Data records:
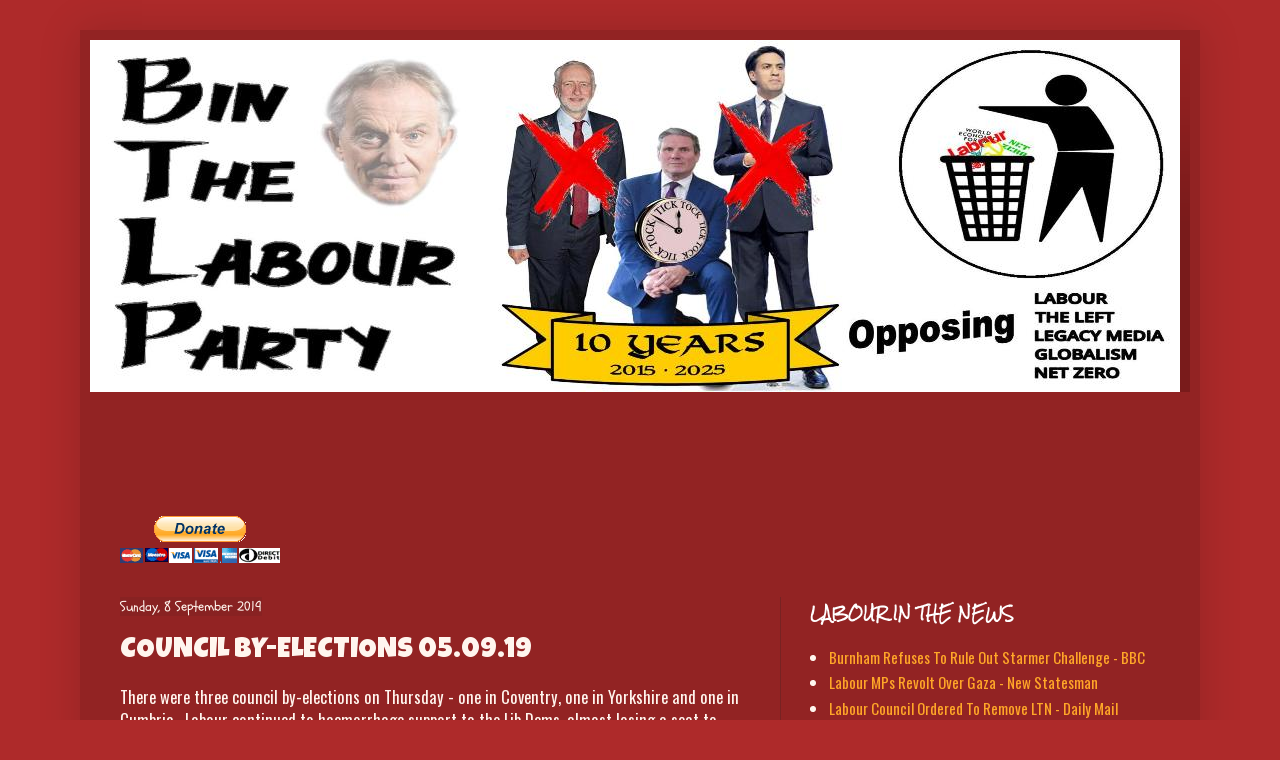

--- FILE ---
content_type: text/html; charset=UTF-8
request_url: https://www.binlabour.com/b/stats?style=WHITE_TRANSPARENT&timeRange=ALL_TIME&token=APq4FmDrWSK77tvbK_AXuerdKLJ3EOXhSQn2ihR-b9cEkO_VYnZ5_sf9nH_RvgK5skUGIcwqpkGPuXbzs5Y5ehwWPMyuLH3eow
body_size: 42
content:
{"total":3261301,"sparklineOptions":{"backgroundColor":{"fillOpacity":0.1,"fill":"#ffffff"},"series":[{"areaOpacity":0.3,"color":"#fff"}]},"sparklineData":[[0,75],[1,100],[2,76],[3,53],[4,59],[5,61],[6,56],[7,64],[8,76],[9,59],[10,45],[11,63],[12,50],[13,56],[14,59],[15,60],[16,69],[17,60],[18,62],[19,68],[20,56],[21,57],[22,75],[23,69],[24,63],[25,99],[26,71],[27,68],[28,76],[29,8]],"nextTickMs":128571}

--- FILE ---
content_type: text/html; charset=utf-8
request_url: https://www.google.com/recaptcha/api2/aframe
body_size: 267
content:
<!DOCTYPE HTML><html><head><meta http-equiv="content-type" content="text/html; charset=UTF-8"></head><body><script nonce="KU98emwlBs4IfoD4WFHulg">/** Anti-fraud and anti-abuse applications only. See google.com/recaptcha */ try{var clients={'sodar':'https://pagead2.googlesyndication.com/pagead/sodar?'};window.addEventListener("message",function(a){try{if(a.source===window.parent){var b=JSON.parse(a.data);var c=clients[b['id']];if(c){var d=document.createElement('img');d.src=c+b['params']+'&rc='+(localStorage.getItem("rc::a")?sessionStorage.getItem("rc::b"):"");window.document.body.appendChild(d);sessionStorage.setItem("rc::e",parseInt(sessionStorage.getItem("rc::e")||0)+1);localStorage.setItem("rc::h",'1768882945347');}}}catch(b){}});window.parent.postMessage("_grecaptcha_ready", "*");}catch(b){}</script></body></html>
---
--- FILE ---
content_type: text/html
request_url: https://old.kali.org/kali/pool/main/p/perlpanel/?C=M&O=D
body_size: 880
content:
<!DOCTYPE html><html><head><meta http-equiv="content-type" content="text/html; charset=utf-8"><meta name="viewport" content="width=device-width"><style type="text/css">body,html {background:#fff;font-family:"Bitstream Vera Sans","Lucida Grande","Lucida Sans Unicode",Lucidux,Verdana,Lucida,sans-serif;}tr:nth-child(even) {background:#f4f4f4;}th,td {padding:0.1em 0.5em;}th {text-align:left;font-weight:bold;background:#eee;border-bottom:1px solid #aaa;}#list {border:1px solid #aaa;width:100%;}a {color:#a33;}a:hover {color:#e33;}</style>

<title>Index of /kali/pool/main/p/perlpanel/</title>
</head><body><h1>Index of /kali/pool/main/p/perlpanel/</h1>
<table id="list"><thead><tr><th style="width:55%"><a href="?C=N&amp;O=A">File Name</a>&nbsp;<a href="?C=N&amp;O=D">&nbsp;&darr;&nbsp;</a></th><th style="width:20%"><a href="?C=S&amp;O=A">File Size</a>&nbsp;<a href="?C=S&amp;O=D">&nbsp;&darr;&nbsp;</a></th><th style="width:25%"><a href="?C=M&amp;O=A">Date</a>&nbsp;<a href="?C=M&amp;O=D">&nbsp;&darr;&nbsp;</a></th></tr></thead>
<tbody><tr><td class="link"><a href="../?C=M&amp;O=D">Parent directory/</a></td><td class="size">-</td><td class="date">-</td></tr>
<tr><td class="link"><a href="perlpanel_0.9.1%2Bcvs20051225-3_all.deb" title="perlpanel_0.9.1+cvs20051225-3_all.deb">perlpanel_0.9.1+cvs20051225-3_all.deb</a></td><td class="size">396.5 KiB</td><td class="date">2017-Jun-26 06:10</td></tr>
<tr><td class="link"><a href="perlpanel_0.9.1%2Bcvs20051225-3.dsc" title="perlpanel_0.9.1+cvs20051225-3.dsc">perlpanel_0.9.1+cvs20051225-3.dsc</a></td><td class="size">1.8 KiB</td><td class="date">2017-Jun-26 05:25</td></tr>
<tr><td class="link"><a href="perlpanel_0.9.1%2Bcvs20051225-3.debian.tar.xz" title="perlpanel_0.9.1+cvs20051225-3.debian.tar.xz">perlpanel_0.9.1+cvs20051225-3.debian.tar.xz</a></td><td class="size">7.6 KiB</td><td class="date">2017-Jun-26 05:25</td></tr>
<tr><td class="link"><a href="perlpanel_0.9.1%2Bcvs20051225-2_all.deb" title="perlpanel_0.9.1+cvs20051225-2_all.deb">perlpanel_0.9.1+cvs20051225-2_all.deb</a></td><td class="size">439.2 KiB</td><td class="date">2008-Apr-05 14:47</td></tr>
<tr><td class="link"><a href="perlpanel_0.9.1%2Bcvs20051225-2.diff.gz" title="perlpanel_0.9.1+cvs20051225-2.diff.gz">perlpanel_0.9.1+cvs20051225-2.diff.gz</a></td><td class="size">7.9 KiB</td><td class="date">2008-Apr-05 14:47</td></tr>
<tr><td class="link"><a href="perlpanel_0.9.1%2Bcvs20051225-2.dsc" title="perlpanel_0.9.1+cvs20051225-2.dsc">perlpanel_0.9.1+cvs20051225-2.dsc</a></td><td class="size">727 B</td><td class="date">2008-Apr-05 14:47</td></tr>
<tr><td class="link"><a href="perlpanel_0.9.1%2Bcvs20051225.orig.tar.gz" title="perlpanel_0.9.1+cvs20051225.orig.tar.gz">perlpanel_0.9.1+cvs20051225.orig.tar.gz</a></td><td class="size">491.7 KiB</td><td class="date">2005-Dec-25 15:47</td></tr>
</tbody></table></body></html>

» **About this task**
Once you have counted the lines of the data that contain the word "main", please reply with that number alone.

» **Reply to the task**
3